Reputation: 155
I am trying to implement time series analysis on my data set. Originally my data set has the following attributes.
[1] "Customer" "Customer.No" "Shop" "Invoice"
[5] "Quantity" "Sales" "Cash.Amt" "Credit.Card.Amt"
[9] "Net.Sales" "Mens.Wear" "Womens.Wear" "Kids.Wear"
[13] "Foot.Wear" "Fragrant" "Class" "Date"
[17] "Year" "Month"
But I took only Year & Sales in my data set for implementing Time Series. When I try to run arima function it gives this error "only implemented for univariate time series"
data.ts<- as.ts(myData)
is.ts(data.ts)
class(data.ts)
plot(data.ts)
frequency(data.ts)
plot(log(data.ts))
plot(diff(log(data.ts)))
acf(data.ts)
acf(diff(log(data.ts)))
#p=0
pacf(diff(log(AirPassengers)))
#q=0
fit <- arima(log(data.ts), c(0, 1, 0), seasonal = list(order = c(0, 1, 0), period = 1))

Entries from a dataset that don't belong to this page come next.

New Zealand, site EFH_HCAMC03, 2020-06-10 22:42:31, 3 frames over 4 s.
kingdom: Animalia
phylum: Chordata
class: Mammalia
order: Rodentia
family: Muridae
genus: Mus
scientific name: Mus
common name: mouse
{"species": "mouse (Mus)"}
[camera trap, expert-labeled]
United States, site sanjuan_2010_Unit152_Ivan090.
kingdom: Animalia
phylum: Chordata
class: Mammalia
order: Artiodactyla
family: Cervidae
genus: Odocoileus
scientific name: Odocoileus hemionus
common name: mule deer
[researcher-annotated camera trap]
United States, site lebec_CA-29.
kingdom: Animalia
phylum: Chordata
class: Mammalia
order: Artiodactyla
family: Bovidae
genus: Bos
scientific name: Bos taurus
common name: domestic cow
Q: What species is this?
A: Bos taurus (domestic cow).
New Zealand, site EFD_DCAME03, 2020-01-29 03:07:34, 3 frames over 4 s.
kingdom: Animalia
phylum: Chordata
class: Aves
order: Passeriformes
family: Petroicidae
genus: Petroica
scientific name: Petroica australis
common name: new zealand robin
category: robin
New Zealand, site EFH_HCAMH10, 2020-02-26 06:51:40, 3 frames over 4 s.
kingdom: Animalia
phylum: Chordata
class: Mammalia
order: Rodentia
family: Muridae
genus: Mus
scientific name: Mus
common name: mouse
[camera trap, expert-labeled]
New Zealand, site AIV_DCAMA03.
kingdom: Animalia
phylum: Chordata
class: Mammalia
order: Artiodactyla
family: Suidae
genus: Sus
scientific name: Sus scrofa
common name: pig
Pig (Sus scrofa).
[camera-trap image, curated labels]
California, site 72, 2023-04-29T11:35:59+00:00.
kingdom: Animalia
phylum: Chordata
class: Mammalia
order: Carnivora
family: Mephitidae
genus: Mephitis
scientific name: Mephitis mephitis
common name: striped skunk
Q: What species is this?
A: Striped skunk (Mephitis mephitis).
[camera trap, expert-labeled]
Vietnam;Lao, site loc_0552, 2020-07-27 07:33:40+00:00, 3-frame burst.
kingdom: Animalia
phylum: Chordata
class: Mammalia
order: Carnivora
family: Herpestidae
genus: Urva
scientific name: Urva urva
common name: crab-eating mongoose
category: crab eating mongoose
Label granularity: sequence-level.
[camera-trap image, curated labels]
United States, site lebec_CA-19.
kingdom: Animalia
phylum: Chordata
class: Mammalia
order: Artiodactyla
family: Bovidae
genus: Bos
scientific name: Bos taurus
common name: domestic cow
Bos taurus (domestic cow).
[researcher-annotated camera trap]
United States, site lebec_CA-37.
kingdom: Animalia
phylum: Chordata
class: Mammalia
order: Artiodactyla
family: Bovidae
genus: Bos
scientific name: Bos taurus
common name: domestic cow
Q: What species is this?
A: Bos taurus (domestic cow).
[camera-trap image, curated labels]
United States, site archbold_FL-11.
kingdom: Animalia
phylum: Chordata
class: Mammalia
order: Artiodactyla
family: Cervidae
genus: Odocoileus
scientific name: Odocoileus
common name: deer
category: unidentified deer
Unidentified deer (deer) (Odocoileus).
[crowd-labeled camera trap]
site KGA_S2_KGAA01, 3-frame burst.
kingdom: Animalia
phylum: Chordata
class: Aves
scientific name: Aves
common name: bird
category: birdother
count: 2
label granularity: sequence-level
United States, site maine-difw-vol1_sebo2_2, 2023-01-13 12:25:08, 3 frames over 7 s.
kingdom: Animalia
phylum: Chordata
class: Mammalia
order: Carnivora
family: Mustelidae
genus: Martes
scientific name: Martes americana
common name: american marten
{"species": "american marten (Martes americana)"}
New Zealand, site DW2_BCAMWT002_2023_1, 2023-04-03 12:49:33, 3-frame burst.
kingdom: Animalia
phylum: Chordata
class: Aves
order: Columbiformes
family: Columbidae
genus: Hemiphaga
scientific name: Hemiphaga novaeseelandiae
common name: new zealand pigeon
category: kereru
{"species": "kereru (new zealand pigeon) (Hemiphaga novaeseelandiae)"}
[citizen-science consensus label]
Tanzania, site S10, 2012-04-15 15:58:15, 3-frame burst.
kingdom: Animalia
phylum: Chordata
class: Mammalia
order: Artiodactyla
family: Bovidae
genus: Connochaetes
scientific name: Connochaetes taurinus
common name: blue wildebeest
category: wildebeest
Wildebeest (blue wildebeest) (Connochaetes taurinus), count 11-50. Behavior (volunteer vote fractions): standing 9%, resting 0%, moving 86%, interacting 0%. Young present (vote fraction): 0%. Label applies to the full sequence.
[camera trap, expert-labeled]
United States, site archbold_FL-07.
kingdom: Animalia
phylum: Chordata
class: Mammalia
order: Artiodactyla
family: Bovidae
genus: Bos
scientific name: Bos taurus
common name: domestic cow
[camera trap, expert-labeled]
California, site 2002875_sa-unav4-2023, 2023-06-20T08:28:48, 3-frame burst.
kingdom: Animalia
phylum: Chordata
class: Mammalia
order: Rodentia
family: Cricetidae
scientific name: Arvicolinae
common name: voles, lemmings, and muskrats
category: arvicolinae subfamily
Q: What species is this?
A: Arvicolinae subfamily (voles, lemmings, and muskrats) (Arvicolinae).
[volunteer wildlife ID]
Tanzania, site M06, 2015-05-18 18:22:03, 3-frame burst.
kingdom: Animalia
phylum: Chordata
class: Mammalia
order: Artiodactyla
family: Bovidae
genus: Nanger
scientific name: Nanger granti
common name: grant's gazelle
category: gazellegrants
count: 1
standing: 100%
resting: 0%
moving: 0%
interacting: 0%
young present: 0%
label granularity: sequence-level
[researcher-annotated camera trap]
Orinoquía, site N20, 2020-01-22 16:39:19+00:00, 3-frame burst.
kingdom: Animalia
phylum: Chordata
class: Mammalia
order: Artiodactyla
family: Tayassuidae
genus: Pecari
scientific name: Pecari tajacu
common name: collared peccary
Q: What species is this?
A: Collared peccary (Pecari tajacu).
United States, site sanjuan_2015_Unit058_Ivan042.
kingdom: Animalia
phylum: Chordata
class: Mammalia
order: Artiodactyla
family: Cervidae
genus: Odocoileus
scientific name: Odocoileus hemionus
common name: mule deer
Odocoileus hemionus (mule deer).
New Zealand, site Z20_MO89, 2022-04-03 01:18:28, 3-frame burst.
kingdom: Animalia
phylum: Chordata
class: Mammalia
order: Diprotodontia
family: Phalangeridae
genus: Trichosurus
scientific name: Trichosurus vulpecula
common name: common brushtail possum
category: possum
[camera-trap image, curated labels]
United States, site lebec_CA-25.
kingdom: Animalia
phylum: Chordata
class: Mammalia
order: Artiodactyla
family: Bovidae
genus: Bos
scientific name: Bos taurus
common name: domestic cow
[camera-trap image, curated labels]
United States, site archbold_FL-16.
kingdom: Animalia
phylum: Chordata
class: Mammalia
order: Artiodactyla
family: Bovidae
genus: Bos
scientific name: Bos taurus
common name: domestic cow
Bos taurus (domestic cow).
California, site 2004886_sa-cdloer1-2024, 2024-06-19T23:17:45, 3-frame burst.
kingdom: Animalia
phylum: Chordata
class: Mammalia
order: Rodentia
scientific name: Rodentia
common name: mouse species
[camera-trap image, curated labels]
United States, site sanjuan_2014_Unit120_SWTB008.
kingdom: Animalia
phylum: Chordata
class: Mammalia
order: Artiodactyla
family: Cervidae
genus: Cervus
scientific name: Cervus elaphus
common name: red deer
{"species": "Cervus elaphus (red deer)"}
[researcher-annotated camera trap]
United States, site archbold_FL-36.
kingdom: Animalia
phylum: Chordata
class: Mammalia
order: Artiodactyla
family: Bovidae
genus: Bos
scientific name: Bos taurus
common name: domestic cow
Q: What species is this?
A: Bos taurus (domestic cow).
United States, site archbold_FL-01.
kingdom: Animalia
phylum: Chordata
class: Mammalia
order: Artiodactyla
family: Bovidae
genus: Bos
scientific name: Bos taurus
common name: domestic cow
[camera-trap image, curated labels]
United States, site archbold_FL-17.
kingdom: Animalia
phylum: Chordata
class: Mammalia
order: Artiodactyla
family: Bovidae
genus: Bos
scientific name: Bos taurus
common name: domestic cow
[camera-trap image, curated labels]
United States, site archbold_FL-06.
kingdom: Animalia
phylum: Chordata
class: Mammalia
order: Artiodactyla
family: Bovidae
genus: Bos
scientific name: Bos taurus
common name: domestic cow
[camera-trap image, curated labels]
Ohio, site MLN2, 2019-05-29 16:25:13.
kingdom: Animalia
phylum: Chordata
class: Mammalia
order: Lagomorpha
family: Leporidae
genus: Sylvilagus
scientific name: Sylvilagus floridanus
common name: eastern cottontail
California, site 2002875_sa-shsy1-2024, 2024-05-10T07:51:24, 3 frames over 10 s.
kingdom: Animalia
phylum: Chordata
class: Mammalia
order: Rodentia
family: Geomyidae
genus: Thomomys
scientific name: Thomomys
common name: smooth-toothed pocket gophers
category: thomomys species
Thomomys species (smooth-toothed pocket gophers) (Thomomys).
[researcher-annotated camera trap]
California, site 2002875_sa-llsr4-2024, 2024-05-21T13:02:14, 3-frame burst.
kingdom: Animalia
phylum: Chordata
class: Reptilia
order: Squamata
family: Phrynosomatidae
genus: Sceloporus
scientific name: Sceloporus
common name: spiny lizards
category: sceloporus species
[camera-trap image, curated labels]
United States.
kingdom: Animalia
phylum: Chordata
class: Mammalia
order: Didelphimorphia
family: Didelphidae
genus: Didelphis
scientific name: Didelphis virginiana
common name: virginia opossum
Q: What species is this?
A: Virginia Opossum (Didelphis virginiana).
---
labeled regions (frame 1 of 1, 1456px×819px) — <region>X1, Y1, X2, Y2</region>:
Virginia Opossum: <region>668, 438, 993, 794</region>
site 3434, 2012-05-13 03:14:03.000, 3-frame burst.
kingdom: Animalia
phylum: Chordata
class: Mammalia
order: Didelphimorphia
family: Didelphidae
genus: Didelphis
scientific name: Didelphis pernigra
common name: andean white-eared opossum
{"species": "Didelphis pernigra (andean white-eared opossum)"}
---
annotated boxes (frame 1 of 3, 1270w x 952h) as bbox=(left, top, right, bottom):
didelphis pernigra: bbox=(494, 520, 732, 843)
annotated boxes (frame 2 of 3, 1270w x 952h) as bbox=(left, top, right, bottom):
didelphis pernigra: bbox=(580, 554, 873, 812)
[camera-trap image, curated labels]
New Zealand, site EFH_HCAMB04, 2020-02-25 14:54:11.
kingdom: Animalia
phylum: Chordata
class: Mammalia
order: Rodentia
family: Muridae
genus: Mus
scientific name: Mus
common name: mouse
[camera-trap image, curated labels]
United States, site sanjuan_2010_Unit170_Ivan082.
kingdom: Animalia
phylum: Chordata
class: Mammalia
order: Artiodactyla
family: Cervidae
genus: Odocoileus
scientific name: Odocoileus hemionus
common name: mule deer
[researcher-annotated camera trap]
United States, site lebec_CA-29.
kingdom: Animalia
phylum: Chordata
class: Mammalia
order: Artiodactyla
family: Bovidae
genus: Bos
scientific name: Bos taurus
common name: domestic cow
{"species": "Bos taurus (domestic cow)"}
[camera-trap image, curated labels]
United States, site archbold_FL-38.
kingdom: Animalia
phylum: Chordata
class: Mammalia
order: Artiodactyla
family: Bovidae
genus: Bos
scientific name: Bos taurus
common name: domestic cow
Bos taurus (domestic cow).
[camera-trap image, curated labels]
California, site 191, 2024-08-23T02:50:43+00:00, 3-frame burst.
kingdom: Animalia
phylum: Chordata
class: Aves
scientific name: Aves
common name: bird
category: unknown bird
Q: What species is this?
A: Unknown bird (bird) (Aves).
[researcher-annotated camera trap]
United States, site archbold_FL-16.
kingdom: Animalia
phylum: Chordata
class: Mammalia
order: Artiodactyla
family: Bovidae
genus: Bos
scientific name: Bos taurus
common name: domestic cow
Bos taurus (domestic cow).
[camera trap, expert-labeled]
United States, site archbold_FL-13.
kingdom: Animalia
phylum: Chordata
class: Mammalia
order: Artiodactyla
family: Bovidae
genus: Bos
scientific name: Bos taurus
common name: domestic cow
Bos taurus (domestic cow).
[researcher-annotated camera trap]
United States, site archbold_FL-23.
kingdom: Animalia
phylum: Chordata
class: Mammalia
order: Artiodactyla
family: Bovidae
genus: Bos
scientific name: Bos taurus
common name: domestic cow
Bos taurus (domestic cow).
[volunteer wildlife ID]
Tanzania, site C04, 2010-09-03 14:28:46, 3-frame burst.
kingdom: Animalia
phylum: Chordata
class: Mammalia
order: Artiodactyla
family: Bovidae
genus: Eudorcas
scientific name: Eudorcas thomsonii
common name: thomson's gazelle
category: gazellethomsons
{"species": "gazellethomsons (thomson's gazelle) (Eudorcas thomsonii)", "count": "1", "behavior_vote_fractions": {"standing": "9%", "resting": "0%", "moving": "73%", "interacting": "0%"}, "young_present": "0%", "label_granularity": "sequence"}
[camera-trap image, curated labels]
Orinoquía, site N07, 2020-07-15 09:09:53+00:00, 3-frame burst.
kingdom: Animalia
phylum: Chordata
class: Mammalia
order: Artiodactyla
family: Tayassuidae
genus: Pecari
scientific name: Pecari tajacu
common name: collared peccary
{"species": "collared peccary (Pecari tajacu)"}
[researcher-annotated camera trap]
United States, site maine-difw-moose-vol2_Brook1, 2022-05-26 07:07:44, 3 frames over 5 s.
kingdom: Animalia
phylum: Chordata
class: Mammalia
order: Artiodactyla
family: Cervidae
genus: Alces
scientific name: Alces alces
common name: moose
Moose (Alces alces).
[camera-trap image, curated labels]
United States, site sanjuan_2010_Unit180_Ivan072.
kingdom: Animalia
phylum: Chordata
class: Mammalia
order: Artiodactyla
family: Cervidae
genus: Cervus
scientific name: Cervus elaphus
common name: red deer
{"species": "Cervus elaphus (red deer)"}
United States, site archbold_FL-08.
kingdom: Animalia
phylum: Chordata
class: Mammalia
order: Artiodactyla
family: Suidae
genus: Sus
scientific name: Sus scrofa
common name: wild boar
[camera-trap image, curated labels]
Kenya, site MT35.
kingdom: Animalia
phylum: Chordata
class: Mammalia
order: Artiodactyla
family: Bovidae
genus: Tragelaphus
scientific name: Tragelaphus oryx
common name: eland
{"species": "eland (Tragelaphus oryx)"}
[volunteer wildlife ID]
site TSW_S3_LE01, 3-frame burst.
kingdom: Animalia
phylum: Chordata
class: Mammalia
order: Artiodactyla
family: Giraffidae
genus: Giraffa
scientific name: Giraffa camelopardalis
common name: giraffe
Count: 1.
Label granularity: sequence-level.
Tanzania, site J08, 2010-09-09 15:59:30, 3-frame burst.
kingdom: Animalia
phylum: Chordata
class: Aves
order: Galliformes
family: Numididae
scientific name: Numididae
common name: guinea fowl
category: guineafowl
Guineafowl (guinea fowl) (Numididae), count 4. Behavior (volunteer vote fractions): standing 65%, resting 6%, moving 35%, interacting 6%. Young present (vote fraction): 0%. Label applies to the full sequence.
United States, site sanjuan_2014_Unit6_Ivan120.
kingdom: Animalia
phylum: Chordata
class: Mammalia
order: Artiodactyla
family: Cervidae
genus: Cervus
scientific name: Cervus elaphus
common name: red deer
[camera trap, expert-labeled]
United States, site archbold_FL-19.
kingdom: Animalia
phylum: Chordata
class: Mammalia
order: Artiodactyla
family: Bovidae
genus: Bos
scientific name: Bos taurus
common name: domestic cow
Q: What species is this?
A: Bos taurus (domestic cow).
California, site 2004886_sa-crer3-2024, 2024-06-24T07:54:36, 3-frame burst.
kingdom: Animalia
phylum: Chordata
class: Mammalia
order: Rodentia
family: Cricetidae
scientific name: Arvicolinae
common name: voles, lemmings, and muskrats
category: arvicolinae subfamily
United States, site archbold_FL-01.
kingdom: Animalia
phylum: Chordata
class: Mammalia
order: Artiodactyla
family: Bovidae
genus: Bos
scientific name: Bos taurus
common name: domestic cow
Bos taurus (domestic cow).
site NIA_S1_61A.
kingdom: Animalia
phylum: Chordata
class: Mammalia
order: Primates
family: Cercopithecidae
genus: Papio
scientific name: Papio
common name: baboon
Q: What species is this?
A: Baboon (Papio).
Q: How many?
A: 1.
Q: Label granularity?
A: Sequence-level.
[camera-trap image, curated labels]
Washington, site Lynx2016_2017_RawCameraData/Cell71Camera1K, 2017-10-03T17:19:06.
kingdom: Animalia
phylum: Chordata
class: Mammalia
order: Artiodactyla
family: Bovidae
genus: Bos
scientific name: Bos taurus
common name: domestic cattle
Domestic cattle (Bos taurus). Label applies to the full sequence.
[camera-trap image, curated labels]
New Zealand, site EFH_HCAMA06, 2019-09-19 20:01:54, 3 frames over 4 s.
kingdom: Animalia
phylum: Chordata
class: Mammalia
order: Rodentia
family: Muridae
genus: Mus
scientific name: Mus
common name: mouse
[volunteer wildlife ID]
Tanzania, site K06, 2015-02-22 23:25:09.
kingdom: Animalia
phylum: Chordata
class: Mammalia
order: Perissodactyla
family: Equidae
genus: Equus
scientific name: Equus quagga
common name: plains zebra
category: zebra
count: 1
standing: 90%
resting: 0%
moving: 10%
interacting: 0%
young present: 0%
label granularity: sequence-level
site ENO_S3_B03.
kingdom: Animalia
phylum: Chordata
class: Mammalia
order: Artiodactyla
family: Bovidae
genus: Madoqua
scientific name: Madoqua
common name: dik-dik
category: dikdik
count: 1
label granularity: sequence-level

Can anybody please tell me if I am taking the right attributes for implementing time series? Also, why is this error coming? How can I solve this?
These are the first 6 observations of my dataset.
Sales Year
[1,] 707 2016
[2,] 306 2016
[3,] 394 2016
[4,] 306 2016
[5,] 491 2016
[6,] 306 2016
Years are 2016,2017 & 2018 for which there are different values of Sales.
Upvotes: 1
Views: 5679
Reputation: 3178
You are receiving the error because you are passing a dataframe to the arima()
function when it expects a univariate time series. You can eliminate the error by correctly defining your time series as follows:
data.ts <- as.ts(myData$Sales)
You can then call your arima()
function.
fit <- arima(log(data.ts), c(0, 1, 0), seasonal = list(order = c(0, 1, 0), period = 1))
However, I am unsure if this the exact result you want. There are multiple values for the year 2016 in your data, and based on the column names in your dataset you have monthly data. If this is the case, I suspect that setting period = 1
will lead to undesirable results, because you are indicating a period of 1 when you have monthly data whereas a period of 1 often represents annual data. You can see ?ts
for more information, but if you have monthly data you would want to define your time series in this way:
data.ts <- ts(myData$Sales, frequency = 12, start = c(2016,1))
This indicates that you have monthly data (frequency = 12
) beginning in the first month of 2016 (start = c(2016,1)
). As another example, if you had monthly data beginning in April 2016 you would set frequency = 12
and start = c(2016,4)
.
Upvotes: 2